A research team has done Star Trek one better, developing proof-of-concept for a technology that uses sound waves and microfluidics to sort out cells—the basis of a diagnostic device akin to the medical tricorders used by Drs. ‘Bones’ McCoy and Beverly Crusher.
The team has applied that technology to a miniature device that uses two sound waves as acoustic tweezers to assist in sorting a continuous flow of cells into five outlets on a dime-sized microfluidic chip. Researchers can alter the paths of the cells by changing the frequency of the acoustic waves.
“Our device is assembled on a low-cost and disposable microfluidic chip and requires small sample volumes (~ 100 ml), making it an ideal tool for research labs and point-of-care diagnostics,” the researchers concluded in a study published today in the journal Lab on a Chip. “It can be conveniently integrated with a small RF power supply, a fluorescent detection module, and a high-speed electrical feedback module to function as a fully integrated, portable, inexpensive, multi-color, miniature fluorescence-activated cell sorting (µFACS) system.”
The study’s lead author, Tony Jun Huang, Ph.D., associate professor of engineering science and mechanics at Pennsylvania State University, said in a statement he envisioned the device being used someday by biological, genetic, and medical labs for blood and genetic testing, among other types of diagnostic testing.

·····

• _Check your understanding_:
**a)** From the passage on the acoustic cell-sorting device, write out the text starting with "A research team" and going on through "the acoustic waves.".
**b)** For each statement below, state whether it agrees with the passage on the acoustic cell-sorting device, answering yes or no and quoting the deciding words of the passage: (i) The chip sorts cells into five outlets. (ii) The device relies on a single sound wave to move the cells. (iii) The study appeared in the journal Lab on a Chip.

·····

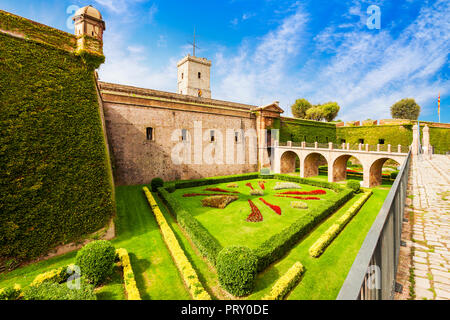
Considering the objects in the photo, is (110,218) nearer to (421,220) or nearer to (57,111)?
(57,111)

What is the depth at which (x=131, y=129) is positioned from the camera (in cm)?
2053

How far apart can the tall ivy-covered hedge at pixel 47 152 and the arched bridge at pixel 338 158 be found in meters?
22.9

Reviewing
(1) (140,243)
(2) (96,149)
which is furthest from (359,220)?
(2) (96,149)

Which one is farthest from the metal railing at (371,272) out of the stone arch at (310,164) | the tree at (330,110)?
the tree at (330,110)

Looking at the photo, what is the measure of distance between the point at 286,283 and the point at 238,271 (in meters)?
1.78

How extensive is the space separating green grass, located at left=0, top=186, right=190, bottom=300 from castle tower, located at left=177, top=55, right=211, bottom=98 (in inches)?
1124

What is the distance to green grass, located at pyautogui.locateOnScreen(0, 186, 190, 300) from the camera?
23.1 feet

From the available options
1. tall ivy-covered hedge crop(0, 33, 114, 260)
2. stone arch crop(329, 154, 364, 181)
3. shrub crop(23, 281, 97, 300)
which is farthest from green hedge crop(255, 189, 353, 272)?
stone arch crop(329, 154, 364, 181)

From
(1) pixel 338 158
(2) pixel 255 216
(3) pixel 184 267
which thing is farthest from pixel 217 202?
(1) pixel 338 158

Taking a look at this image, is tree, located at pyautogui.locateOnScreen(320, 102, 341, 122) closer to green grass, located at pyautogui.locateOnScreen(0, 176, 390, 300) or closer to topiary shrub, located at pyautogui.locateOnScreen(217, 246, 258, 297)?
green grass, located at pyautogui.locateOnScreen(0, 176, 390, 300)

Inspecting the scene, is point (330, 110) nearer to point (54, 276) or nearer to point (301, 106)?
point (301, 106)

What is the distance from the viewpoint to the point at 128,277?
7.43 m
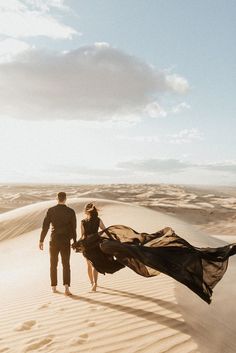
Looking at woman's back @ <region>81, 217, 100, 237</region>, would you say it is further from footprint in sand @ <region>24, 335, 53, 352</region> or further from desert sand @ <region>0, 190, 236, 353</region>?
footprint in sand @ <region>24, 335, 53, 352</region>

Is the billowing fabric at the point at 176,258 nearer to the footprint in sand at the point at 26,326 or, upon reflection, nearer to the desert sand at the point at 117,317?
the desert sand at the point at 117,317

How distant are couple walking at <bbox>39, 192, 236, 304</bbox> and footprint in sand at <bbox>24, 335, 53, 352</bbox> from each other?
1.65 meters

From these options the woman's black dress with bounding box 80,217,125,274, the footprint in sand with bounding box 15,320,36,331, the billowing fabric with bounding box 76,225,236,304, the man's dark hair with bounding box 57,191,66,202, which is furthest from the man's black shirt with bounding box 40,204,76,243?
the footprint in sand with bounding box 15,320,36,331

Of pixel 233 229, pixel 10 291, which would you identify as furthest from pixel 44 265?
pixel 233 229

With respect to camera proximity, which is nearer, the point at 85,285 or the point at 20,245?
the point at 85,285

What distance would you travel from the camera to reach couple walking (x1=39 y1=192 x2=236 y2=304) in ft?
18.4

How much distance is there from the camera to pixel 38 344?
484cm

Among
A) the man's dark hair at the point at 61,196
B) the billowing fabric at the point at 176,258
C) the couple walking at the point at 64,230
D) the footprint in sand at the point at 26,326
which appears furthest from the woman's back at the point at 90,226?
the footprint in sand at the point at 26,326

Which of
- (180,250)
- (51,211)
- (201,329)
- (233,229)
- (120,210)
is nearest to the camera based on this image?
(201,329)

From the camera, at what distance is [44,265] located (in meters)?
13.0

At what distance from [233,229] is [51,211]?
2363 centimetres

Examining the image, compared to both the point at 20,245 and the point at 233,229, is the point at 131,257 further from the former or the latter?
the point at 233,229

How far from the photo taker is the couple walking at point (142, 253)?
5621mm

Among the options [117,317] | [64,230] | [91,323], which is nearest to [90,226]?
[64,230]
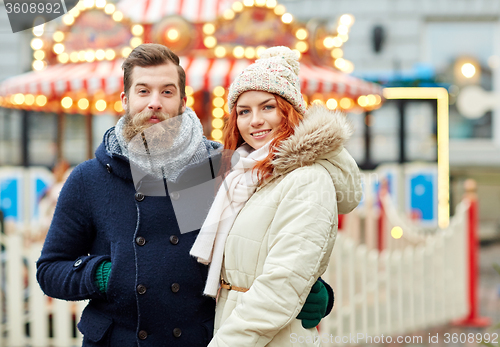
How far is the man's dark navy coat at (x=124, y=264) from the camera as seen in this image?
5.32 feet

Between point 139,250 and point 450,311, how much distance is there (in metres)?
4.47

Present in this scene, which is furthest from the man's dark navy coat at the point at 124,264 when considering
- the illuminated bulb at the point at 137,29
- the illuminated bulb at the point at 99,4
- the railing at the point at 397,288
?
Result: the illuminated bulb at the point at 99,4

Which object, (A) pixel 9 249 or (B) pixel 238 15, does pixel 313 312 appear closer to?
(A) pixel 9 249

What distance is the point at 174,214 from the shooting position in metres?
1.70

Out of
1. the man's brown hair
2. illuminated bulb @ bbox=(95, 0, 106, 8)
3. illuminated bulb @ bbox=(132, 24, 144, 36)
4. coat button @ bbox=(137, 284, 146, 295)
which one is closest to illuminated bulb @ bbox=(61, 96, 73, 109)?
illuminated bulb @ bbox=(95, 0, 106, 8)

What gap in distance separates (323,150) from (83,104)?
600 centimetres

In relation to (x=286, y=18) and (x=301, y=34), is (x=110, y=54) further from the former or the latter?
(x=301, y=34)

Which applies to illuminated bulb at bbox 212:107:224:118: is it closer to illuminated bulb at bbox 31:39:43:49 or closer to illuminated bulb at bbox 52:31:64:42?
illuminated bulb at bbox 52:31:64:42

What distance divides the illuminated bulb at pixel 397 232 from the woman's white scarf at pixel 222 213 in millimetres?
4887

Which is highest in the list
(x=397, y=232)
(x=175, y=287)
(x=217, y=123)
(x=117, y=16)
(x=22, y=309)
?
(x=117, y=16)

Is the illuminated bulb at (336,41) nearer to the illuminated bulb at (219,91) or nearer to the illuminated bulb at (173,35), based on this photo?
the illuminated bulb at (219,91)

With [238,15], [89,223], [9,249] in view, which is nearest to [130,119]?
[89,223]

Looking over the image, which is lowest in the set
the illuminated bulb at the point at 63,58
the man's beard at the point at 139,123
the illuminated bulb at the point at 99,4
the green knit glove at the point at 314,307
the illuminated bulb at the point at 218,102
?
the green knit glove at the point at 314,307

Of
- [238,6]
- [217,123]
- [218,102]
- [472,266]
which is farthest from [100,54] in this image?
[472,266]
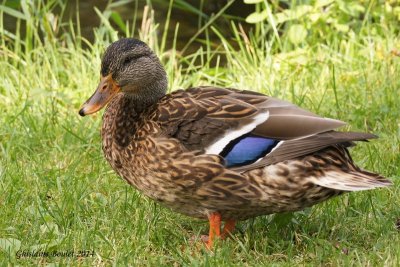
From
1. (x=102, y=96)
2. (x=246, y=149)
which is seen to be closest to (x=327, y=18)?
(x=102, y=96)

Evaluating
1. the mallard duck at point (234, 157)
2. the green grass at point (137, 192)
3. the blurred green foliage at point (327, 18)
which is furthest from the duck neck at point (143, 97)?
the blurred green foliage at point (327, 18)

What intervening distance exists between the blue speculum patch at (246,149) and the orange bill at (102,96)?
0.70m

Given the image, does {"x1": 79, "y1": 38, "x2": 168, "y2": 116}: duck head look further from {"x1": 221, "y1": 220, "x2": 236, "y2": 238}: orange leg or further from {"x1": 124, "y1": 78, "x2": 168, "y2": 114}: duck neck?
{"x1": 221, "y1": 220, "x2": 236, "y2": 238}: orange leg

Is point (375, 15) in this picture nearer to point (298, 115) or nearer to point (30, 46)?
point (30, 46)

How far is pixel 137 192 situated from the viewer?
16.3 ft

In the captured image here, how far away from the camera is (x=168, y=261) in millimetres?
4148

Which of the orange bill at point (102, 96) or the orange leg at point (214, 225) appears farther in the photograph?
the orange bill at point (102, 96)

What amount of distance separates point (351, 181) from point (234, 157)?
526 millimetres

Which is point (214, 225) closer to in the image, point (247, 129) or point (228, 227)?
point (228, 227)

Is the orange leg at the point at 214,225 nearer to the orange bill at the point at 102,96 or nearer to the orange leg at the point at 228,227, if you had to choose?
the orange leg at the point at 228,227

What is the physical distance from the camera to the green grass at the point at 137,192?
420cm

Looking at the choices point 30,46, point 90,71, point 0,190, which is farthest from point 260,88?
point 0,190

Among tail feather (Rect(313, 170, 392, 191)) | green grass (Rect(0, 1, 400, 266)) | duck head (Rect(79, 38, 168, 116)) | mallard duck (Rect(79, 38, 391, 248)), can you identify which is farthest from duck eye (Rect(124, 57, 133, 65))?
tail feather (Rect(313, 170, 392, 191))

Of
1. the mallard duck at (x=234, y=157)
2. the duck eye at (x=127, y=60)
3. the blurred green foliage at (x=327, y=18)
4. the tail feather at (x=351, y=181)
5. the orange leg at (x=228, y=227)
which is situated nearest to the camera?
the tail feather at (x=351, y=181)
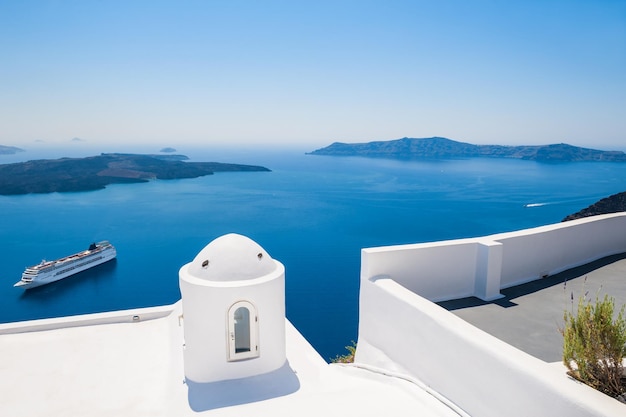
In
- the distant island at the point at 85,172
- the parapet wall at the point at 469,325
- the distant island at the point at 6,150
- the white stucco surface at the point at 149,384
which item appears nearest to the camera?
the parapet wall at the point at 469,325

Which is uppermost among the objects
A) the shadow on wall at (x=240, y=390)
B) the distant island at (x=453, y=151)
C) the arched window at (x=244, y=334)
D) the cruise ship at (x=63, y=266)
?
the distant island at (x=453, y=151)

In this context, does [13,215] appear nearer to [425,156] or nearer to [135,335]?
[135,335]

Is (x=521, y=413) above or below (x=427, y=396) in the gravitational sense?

·····

• _Task-by-task answers_:
**a)**
A research team has done Star Trek one better, developing proof-of-concept for a technology that uses sound waves and microfluidics to sort out cells—the basis of a diagnostic device akin to the medical tricorders used by Drs. ‘Bones’ McCoy and Beverly Crusher.
The team has applied that technology to a miniature device that uses two sound waves as acoustic tweezers to assist in sorting a continuous flow of cells into five outlets on a dime-sized microfluidic chip. Researchers can alter the paths of the cells by changing the frequency of the acoustic waves.

**b)**
(i) Yes: "sorting a continuous flow of cells into five outlets on a dime-sized microfluidic chip"
(ii) No: "uses two sound waves as acoustic tweezers"
(iii) Yes: "published today in the journal Lab on a Chip"